> _INSTRUCTIONS TO FOLLOW_:
Scan the data below for lines holding the word "burst", and copy each line found.

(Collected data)
________
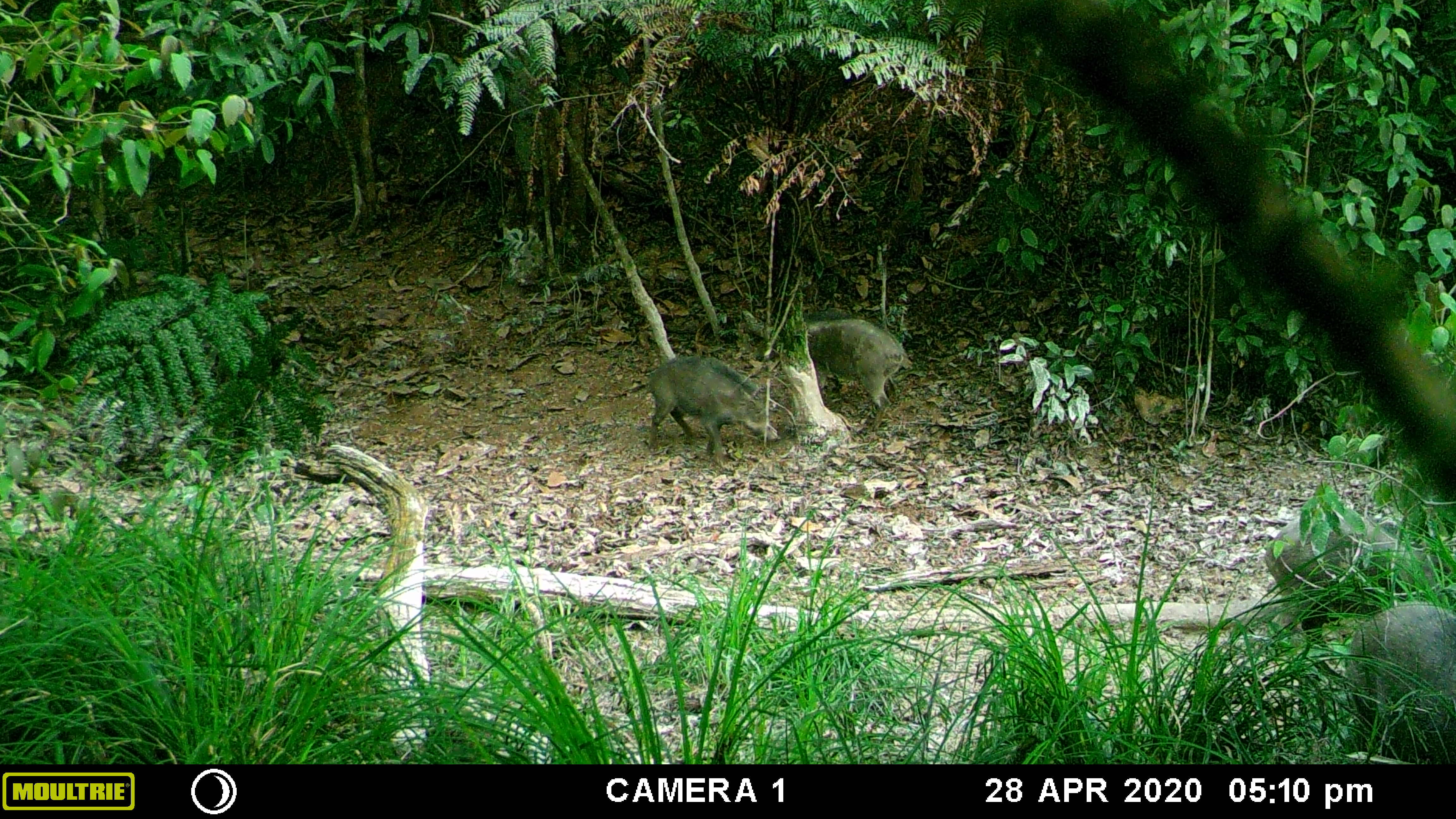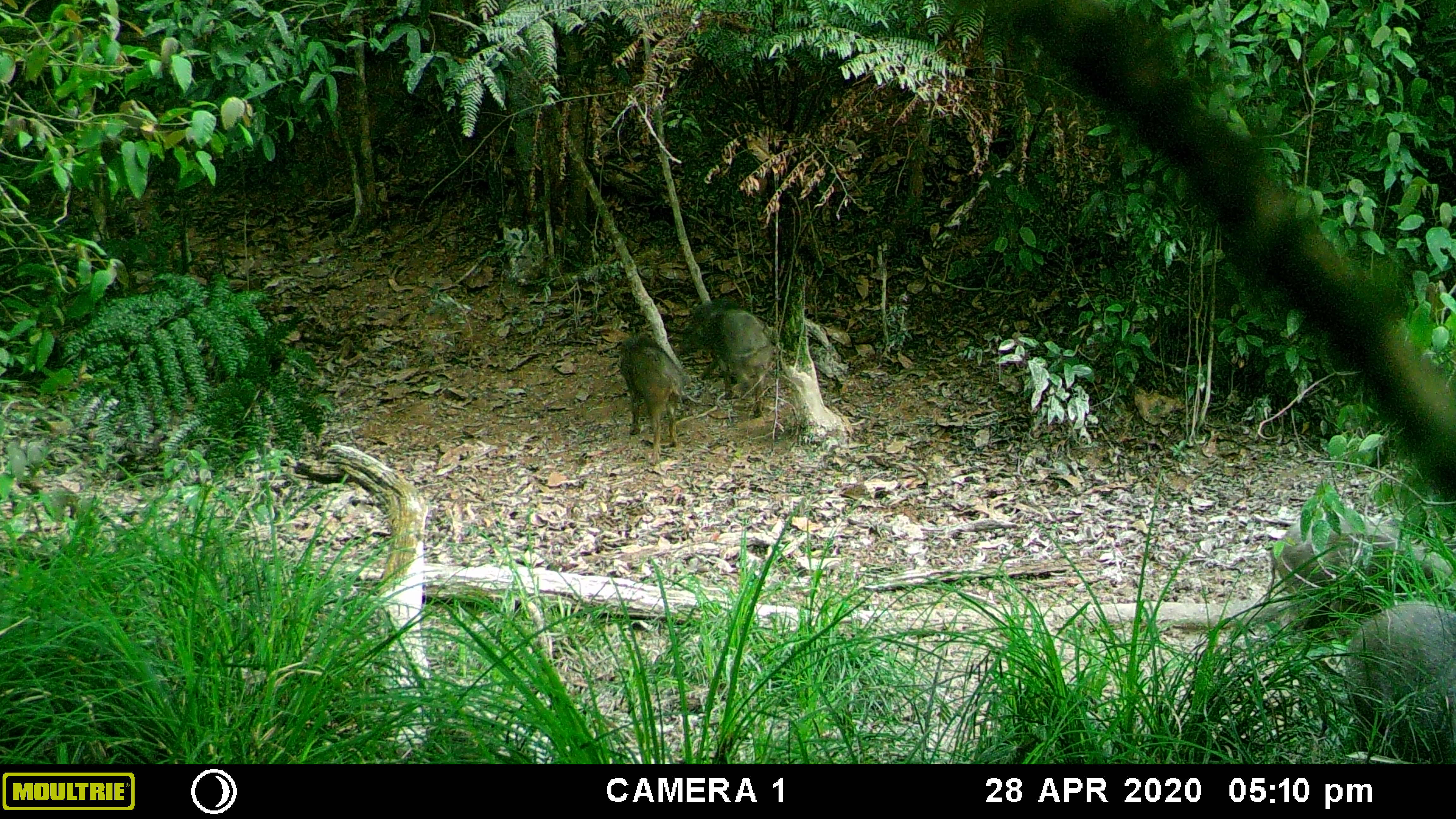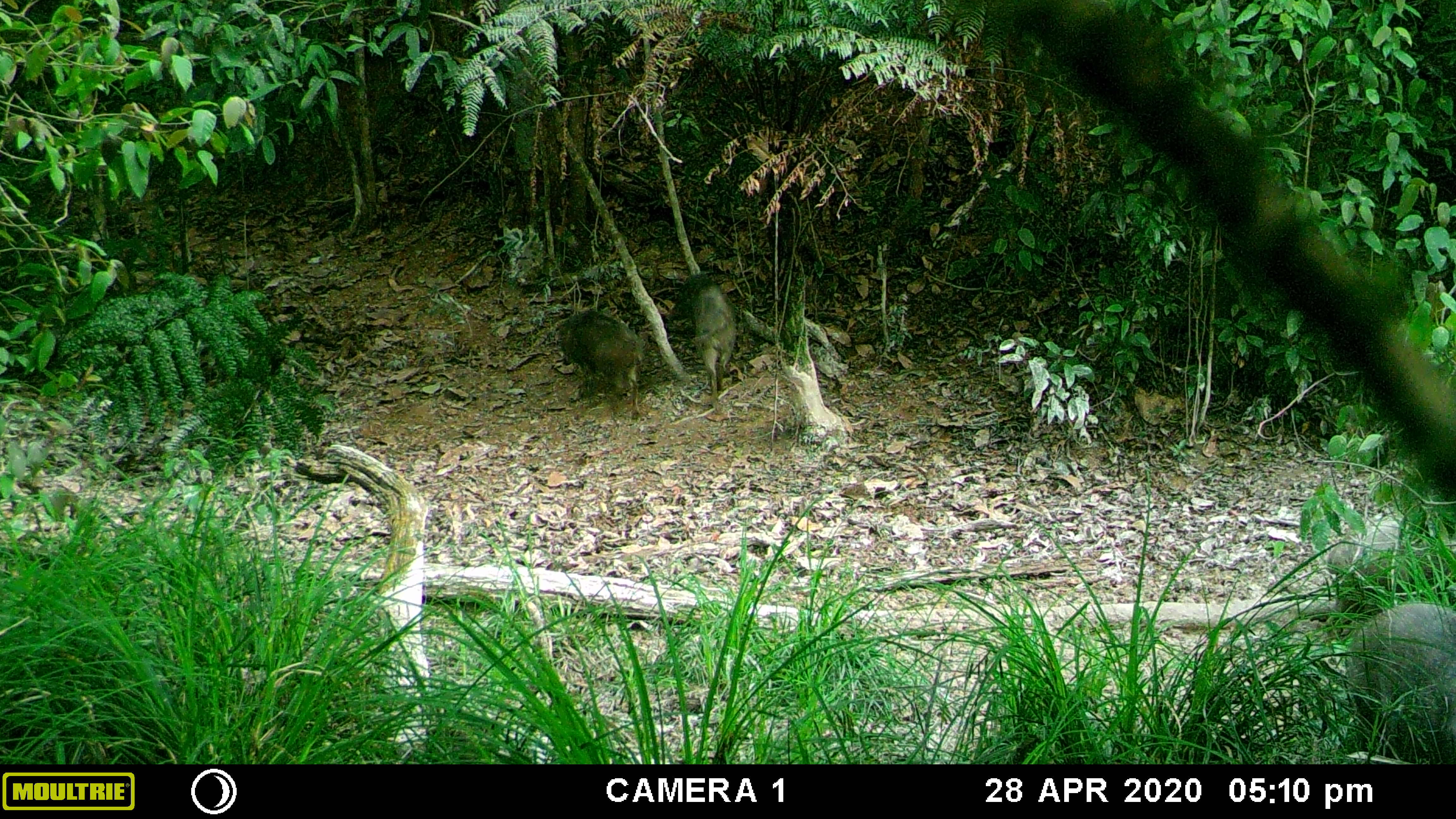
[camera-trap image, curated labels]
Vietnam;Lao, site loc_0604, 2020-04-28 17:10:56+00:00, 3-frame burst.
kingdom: Animalia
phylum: Chordata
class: Mammalia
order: Artiodactyla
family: Suidae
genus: Sus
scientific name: Sus scrofa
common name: eurasian wild pig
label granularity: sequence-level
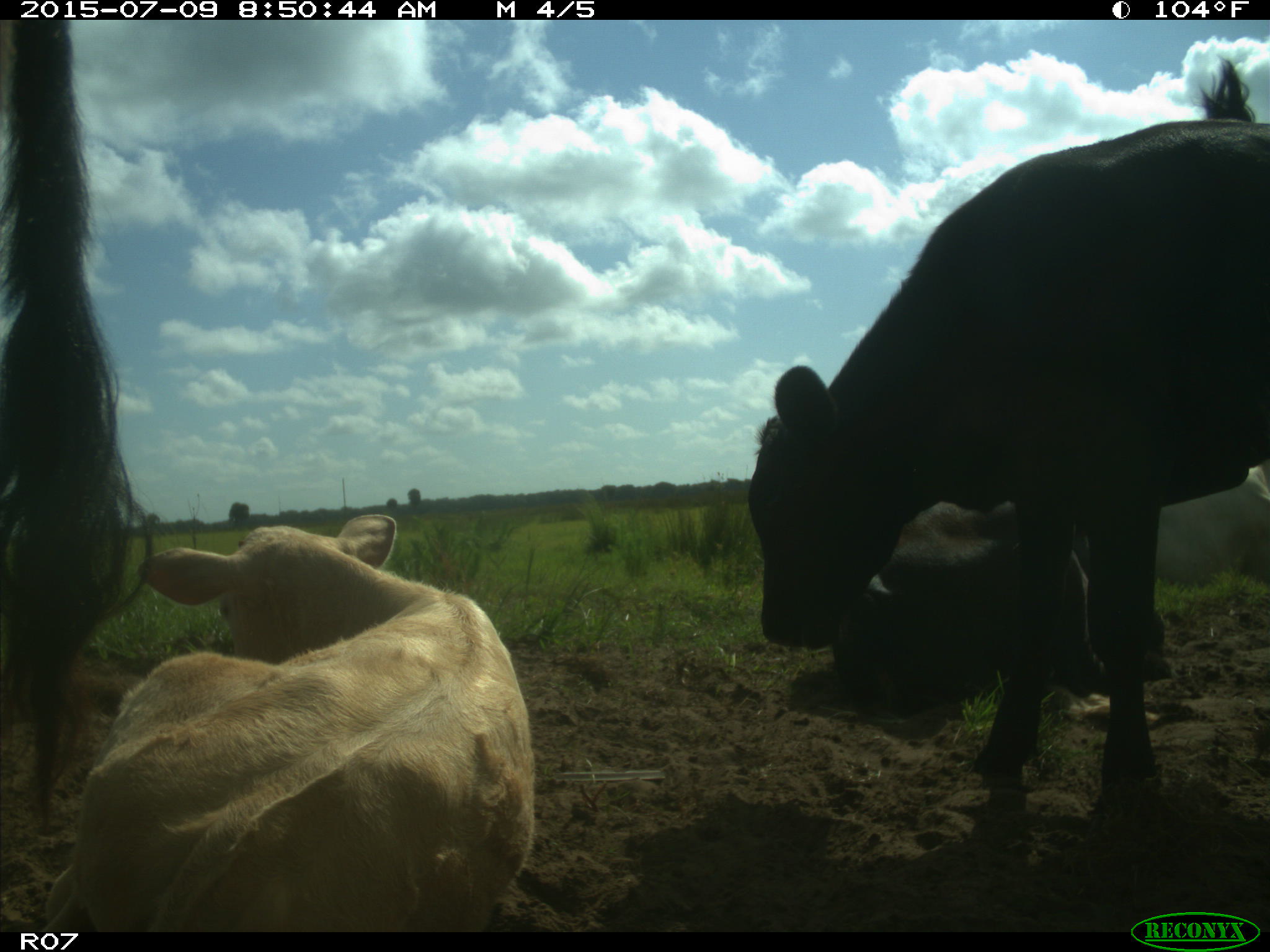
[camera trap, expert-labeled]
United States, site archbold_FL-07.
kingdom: Animalia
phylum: Chordata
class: Mammalia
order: Artiodactyla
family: Bovidae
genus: Bos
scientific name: Bos taurus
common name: domestic cow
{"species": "Bos taurus (domestic cow)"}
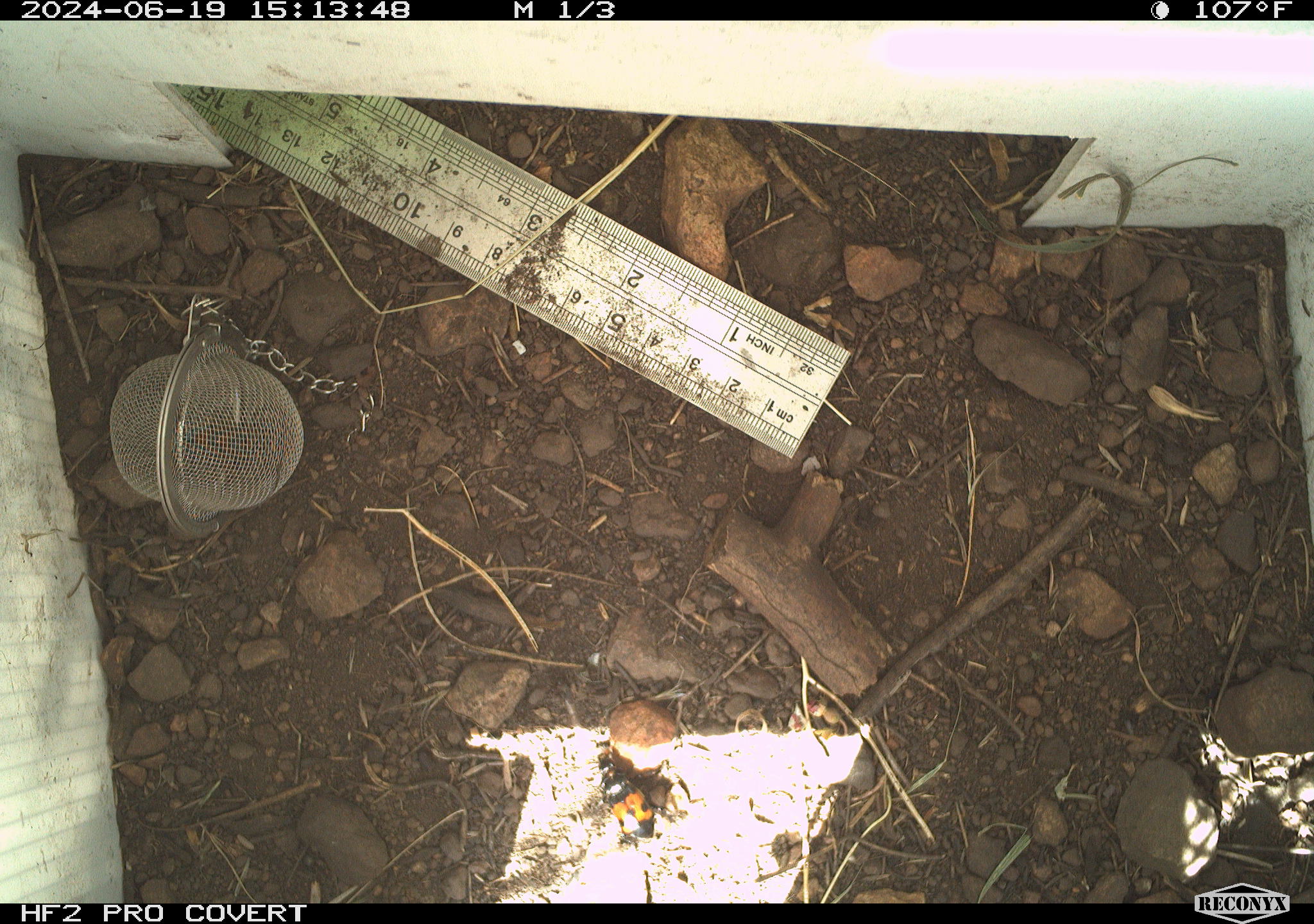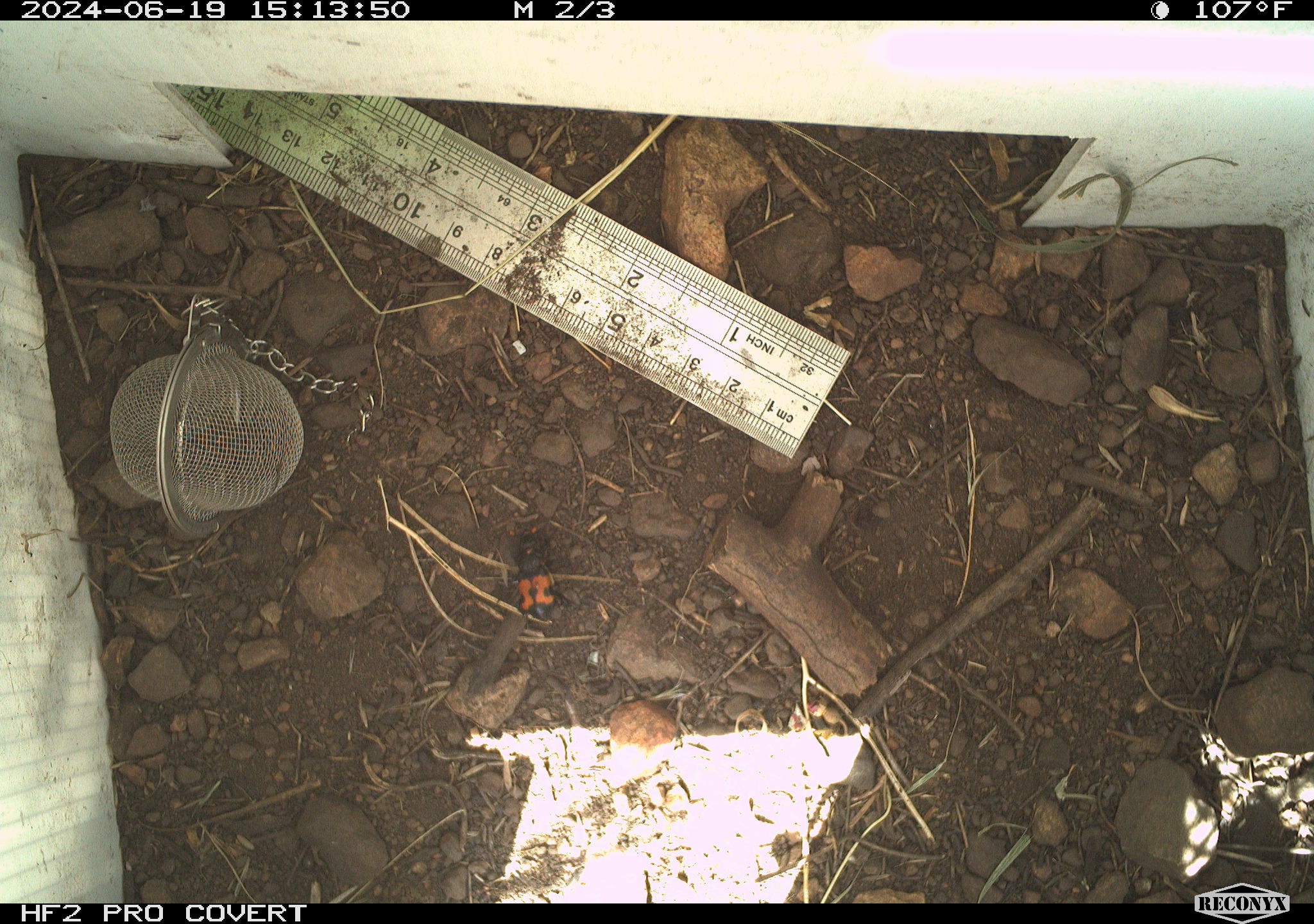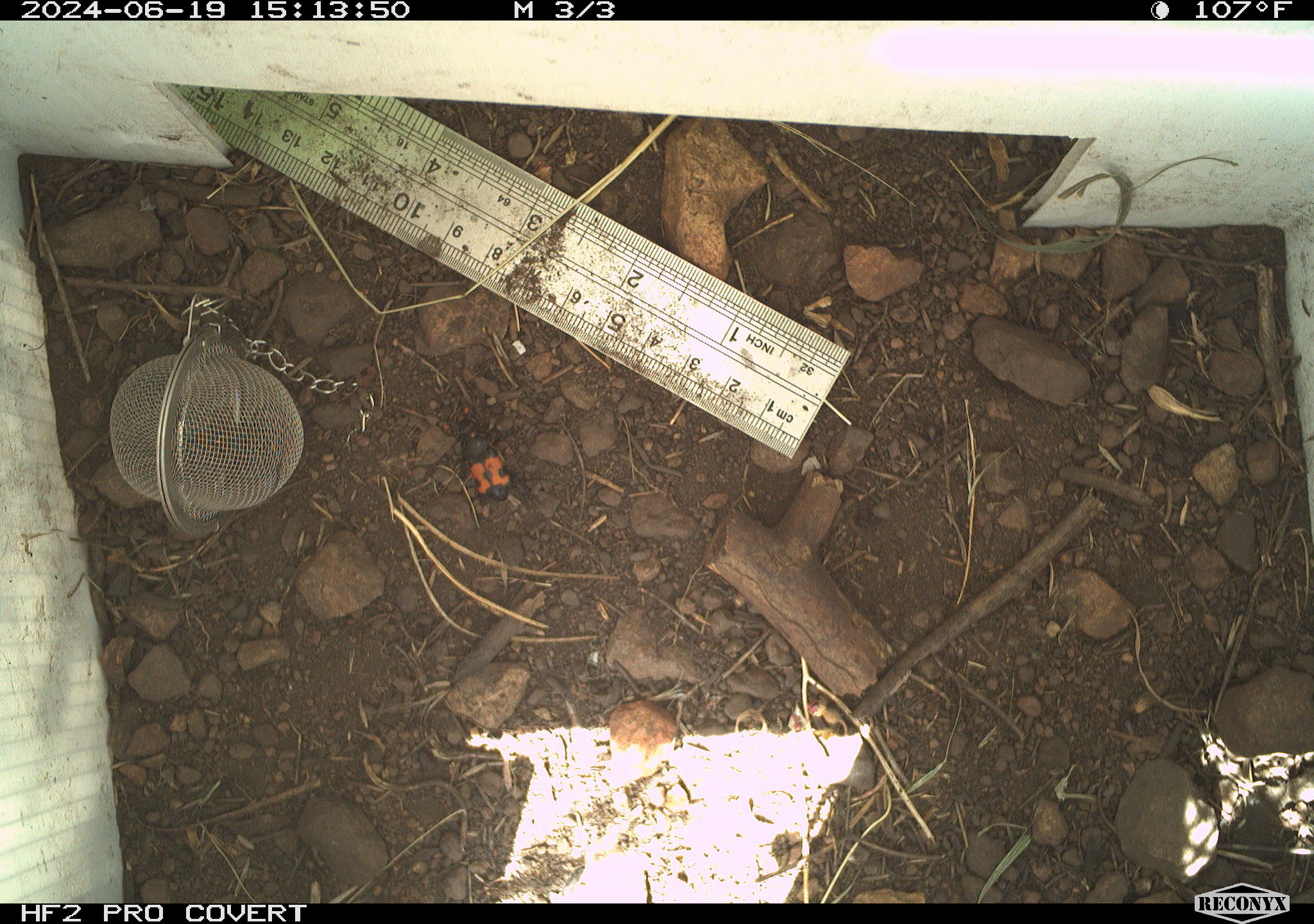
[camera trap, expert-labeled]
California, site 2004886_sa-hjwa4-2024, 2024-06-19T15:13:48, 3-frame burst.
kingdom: Animalia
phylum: Arthropoda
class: Insecta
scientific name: Insecta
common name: insect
Insect (Insecta).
________
> _RESPONSE AREA_:
Vietnam;Lao, site loc_0604, 2020-04-28 17:10:56+00:00, 3-frame burst.
California, site 2004886_sa-hjwa4-2024, 2024-06-19T15:13:48, 3-frame burst.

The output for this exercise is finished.